Research also suggests that chronic exposure to racism and discrimination create physiological or hormonal responses that negatively affect health, Tuchman said. “Racism is not just this thing out there that you can shoot down. It has a direct impact on peoples’ bodies.”

We must also take care to document the problem. It wasn’t until August that the Department of Health and Human Services mandated that states track the virus by race, Son added. Prior to that, the Centers for Disease Control and Prevention had been silent on the issue of race.

“There is a serious under-documentation of racial and ethnic subgroups, of identity alongside the cases, which makes it problematic when you’re trying to figure out what the impact of COVID has been for many of these groups,” Son said. While Civis noticed similar coverage trends between the Latinx and Black communities, it stopped short of making assertions because of a smaller statistical sample.

Things could get worse on the insurance front before the year is out. “I don’t see any reason why it wouldn’t, unfortunately,” Son said. “Uninsured levels could continue to rise unless there’s really focused efforts by payers and the government to ensure that challenges to getting reinsured are removed for that community in particular.”
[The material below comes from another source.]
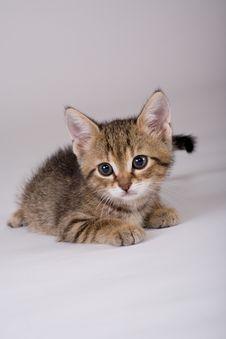Free Striped Kitten Lying Down Stock Photos - 2954803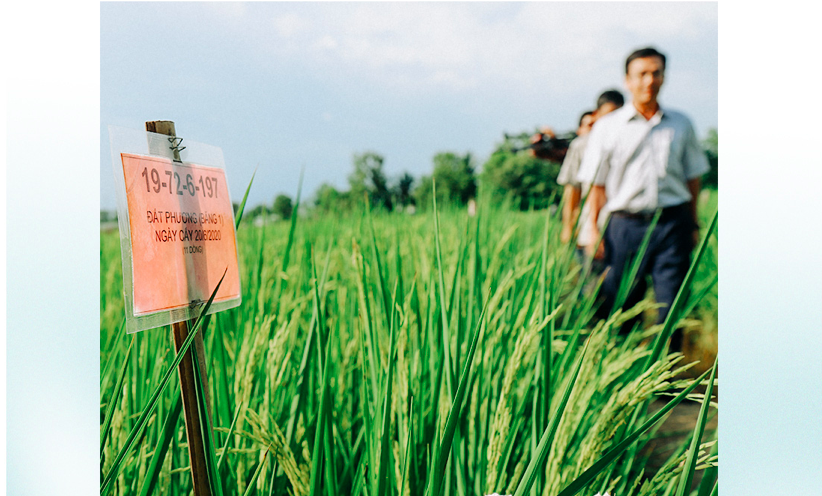 A field for crafting sample seeds seen in Ca Mau Province. Photo: Chi Quoc/Tuoi Tre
For pharma marketers, too, the Civis research has major implications. “Medical advances are only meaningful if people can access these therapies,” Bashe wrote in an email. “If they are not insured, it is not a matter of formulary coverage. It’s the challenge of access.

“We are going to see a return to the 1990s, when people accessed healthcare by way of the emergency room. Pharma companies will need to revisit their patient assistance programs and make sure that people know how to engage the system. These data suggest more woes to come.”